Morsi urges US to change its stance to Arab world

Morsi urges US to change its stance to Arab world

Morsi urges US to change its stance to Arab world

Egyptian President Morsi (R) and Qatar’s Emir Al Thani smile as attend the Islamic summit in Mecca in this file photo. AP photo

Egypt’s President Mohamed Morsi has urged the United States to change its approach to the Arab world in order to repair relations and revitalize its alliance with Egypt.

“Successive American administrations have essentially purchased with American taxpayer money the dislike - if not the hatred - of the peoples of the region,” the president told The New York Times in an interview. He was referring to U.S. backing of dictatorial governments in the region and Washington’s unconditional support for Israel. The remarks followed days of violent anti-American protests in Cairo sparked by an amateur anti-Islamic film posted on YouTube.

Morsi praised U.S. President Barack Obama for moving “decisively and quickly” to support the Arab Spring revolutions, arguing that the United States supported “the right of the people of the region to enjoy the same freedoms that Americans have,” according to Agence France-Presse. But he also expressed concern about the plight of Palestinians, who still don’t have their own state.

‘Real friends’

Americans, he pointed out, “have a special responsibility” for the Palestinians because the United States signed the 1978 Camp David accord, which called for Israel’s withdrawal from the West Bank and Gaza to allow for full Palestinian self-rule. Morsi was scheduled to travel to New York yesterday to take part in a meeting of the U.N. General Assembly.

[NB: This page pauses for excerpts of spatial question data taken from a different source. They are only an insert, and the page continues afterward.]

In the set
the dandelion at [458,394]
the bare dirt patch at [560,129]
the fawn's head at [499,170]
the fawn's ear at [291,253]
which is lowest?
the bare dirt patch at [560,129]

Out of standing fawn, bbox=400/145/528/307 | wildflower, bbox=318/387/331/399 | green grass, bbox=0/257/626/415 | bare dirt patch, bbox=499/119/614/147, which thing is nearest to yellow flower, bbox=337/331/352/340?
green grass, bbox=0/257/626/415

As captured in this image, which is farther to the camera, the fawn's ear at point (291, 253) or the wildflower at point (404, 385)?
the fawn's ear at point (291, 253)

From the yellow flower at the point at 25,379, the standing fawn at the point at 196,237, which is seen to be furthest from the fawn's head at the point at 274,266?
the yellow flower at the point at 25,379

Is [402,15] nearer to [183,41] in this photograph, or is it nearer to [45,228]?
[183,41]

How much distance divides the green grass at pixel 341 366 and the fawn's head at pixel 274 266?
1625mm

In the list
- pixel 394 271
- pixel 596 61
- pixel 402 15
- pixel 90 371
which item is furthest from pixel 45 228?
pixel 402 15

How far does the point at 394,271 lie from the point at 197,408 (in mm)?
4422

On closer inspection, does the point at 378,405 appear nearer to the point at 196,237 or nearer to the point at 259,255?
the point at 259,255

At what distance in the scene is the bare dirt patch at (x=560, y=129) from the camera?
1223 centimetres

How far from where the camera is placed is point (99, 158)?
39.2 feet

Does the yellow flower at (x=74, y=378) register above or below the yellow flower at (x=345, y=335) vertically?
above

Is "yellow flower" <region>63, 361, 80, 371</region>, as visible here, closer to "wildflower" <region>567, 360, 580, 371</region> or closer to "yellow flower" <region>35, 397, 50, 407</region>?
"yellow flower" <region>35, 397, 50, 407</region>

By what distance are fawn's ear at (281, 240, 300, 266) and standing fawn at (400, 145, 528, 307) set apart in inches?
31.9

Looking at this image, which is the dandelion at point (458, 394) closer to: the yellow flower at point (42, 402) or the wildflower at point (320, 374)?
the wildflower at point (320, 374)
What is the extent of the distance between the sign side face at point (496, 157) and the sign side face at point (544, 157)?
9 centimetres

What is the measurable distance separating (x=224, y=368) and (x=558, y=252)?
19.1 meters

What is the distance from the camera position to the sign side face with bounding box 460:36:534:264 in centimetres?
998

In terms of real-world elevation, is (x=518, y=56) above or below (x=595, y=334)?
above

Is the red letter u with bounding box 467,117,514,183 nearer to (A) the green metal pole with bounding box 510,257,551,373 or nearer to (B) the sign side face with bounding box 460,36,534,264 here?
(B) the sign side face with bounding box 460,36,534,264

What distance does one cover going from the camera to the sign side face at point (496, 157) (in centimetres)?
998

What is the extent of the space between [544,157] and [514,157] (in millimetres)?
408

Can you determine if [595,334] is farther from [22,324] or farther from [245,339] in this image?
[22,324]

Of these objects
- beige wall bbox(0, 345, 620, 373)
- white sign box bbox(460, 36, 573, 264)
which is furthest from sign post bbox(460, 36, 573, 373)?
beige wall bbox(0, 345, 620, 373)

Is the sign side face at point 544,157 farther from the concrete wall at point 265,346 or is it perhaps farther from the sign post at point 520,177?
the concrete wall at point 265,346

“As long as peace and justice are not fulfilled for the Palestinians, then the treaty remains unfulfilled,” he said. According to The New York Times, Morsi was evasive when asked if he considered the United States an ally.

“That depends on your definition of ally,” he said, adding that he considered the two nations “real friends.” The issue was thrust to the forefront of bilateral relations earlier this month, when President Obama said that Cairo was “neither an ally nor a foe.”

State Department spokeswoman Victoria Nuland and other top administration officials then tried to distance from Obama’s comment by acknowledging that officially Egypt was still “major non-NATO ally.”
In his interview, Morsi also reaffirmed his links to the Muslim Brotherhood. “I grew up with the Muslim Brotherhood,” the president said. “I learned my principles in the Muslim Brotherhood. I learned how to love my country with the Muslim Brotherhood. I learned politics with the Brotherhood. I was a leader of the Muslim Brotherhood.”

Morsi initially sought to meet with President Obama at the White House, the daily said, but he received a cool reception, and the idea was dropped.